その状態で右股関節の検査をしたところ、強く曲げる動作での痛みが消えていた。股関節を開く動作での痛みが残っていたので、腰と股関節を結ぶ筋肉(大腰筋)のアプローチを行う。施術後は股関節の可動域が良くなったが、最終域で少し痛みが残る。
股関節の検査での痛みが取れるまでは、強く蹴る動作を控えてもらう。

2回目(3日後)。この3日間は軽いパス回しと走るだけにしていた。股関節の検査をすると強く曲げる動作で少しだけ違和感があるのと、開く動作の最終域で少しだけ痛みあり。継続してアプローチ。もうしばらくは強く蹴るのを控えてもらう。

3回目(3日後)。最近腰も調子がいいし、なんか脚が軽いように思うので練習で強く蹴ってみたところ、痛みがなかった。検査では股関節を開く動作で少し違和感があるものの痛みはなく、左足の安定性も悪くない状態。継続してアプローチし、自分でできるストレッチ法を教えた。
それほど問題がなさそうだったので普通に練習するように伝え、10日後くらいに様子を見せに来るように伝える。

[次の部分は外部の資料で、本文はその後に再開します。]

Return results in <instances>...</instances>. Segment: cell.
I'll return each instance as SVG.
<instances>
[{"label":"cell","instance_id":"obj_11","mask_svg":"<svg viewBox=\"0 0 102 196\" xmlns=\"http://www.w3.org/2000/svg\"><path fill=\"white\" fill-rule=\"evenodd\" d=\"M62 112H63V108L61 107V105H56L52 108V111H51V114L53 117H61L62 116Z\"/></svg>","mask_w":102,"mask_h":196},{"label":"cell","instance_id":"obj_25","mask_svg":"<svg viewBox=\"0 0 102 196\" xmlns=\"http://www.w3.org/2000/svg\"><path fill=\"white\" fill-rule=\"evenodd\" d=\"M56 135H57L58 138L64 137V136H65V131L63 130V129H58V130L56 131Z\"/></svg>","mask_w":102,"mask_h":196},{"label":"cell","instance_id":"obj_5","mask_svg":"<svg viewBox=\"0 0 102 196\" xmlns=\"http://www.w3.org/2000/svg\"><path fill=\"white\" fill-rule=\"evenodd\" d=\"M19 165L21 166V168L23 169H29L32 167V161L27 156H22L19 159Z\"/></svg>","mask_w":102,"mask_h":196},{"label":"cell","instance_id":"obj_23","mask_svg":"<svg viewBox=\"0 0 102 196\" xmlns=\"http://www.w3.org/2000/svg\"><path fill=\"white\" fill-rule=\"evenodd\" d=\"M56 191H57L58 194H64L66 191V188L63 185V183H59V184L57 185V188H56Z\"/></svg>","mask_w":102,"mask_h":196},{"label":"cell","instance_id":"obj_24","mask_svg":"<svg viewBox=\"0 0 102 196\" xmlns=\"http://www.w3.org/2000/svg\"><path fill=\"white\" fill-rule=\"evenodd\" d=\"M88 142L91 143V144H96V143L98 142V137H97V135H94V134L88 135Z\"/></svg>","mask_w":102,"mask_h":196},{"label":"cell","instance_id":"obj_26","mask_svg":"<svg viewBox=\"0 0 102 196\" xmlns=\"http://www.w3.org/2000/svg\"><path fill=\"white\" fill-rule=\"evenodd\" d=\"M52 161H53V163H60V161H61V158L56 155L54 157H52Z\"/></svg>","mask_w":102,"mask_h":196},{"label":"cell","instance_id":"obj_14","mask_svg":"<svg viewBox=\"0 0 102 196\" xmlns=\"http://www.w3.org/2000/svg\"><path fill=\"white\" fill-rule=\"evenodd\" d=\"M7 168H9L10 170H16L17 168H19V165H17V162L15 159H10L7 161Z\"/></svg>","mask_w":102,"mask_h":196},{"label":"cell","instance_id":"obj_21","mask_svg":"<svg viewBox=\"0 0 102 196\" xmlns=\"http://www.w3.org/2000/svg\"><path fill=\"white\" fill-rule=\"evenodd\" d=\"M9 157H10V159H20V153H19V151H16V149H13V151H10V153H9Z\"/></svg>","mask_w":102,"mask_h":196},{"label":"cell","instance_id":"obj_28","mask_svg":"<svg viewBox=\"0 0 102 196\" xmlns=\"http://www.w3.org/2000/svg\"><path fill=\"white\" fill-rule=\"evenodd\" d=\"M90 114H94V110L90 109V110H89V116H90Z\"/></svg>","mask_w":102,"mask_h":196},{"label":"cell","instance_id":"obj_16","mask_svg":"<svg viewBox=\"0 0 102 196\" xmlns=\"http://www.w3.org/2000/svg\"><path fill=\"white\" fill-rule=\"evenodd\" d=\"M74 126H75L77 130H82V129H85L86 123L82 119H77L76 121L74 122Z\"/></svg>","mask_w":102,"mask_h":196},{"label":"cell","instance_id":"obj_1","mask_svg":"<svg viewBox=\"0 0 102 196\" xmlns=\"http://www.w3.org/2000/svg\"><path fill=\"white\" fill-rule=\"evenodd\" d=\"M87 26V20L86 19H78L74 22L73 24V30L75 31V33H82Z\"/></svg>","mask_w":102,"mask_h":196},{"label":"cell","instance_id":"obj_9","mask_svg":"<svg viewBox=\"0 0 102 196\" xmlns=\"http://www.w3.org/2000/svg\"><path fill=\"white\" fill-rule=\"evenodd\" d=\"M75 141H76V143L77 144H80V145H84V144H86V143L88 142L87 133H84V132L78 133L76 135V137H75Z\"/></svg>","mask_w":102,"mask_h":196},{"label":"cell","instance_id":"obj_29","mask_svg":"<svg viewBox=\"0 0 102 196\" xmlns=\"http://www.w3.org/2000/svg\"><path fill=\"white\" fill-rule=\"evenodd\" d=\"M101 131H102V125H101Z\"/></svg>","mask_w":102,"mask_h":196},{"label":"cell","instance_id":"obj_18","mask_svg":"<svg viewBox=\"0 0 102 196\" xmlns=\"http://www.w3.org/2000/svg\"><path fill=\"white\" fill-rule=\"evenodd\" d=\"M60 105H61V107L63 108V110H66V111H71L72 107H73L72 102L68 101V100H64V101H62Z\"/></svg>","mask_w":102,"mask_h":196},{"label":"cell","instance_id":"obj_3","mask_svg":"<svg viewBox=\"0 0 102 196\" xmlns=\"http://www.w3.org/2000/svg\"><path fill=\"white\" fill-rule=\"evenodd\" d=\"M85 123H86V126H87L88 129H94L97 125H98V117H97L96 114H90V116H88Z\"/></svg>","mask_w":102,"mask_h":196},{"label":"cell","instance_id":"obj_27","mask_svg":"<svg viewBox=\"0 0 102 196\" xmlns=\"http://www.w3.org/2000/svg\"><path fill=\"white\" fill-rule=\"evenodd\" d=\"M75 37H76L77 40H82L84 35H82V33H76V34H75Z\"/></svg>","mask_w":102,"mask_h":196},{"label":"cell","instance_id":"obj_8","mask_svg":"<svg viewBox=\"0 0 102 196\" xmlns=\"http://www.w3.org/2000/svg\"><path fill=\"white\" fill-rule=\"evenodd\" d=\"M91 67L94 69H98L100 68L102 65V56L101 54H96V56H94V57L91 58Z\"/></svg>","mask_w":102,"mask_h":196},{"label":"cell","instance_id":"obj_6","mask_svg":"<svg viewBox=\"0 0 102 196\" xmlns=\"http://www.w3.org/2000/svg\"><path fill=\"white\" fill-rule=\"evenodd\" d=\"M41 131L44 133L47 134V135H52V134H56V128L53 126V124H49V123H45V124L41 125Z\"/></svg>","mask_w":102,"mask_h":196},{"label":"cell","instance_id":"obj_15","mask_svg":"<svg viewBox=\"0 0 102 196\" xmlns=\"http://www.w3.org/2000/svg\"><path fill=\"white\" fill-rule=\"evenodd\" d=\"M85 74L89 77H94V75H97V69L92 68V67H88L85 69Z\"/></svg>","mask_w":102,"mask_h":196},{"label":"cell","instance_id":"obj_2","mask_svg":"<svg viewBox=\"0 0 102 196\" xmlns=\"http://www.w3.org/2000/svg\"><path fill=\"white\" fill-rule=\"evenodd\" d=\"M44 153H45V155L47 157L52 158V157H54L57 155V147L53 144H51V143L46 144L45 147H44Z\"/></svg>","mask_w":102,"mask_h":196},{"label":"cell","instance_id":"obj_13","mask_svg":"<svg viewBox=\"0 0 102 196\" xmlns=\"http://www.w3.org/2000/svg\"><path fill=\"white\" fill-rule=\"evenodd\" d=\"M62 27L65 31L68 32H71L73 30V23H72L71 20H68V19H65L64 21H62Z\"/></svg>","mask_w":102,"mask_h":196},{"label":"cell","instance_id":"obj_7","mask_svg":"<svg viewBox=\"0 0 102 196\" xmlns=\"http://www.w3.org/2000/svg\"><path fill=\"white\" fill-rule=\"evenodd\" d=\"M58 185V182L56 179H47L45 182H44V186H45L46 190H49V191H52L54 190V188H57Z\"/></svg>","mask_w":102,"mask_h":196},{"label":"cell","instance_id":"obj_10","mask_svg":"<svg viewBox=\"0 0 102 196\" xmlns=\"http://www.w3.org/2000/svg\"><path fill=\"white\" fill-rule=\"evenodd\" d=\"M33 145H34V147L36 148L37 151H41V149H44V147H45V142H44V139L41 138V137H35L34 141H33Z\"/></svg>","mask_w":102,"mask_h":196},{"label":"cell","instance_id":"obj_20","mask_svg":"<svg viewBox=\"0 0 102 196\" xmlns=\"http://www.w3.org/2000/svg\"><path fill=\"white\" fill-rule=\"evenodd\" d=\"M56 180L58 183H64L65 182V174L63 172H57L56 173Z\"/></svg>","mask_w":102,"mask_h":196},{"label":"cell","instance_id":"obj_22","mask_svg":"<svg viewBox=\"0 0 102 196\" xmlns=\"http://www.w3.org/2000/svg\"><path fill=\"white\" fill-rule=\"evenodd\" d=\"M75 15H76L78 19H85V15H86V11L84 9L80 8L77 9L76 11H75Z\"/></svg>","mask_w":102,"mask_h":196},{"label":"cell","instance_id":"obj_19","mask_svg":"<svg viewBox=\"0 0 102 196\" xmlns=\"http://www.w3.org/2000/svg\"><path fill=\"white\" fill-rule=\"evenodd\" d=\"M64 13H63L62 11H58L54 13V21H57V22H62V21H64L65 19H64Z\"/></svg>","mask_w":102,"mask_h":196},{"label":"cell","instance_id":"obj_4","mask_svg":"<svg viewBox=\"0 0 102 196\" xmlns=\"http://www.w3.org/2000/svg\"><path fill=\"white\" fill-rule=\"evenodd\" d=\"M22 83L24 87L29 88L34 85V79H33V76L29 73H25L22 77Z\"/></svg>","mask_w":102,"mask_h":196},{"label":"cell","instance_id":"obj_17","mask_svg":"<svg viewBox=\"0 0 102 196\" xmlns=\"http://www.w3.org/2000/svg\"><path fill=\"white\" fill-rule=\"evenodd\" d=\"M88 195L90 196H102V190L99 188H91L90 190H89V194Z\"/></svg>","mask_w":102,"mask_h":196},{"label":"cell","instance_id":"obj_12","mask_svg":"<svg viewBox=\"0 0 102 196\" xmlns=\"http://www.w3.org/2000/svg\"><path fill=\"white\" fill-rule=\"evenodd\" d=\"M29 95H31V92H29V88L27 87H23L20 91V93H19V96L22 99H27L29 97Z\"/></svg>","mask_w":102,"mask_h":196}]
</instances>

4回目(10日後)。強く蹴っても痛みなし。検査でもスネに張りが出ているのと少し骨盤のバランスを崩しているのが気になったので施術。調子も良さそうだったのでまたおかしくなったら来るように伝えて終了した。

担当 小幡コメント

グロインペイン症候群というのは、鼠径部痛症候群、つまり鼠径部(=足の付け根)が痛むという状態で、サッカー選手にはよく見られる症状です。
一般的に言われているのは、繰り返し行うキックで鼠径部の筋肉が疲労したり炎症を起こすことで痛みを起こすというものです。

なので疲労している鼠径部の筋肉を緩めたりすれば痛みが治まりそうに思うのですが、実際にはそれで解決するケースは少ないように思います。
この方の場合、反対足(=左足)の安定性が悪いために右の股関節に痛みを起こしている状態でした。

右足でボールを蹴る動作を見ればわかりますが、左足が軸足として片足立ち状態になり、右足で蹴ります
検査では左足で片足立ちになると明らかにふらつきがありました。軸足である左足が不安定な状態で右足を強く蹴ろうとしてもうまくいきません。軸が安定しない分、右足で強く蹴ろうとすると右足の軌道がぶれるような形となり、余計な力が入った分痛めたのだと思います。
例えるならば、不安定なトランポリンの上で強くキックしようとしても、うまく蹴れないですよね。そこを無理して蹴っていればどこか痛めそうです。

片足立ちに関係する足首とお尻の筋肉の調整を行い、そのうえで右股関節の調整を行いました。
痛いところだけに原因があるわけではありません。なかなか良くならない症状の場合、一つ一つの動作を分析して考えると症状改善の近道となります。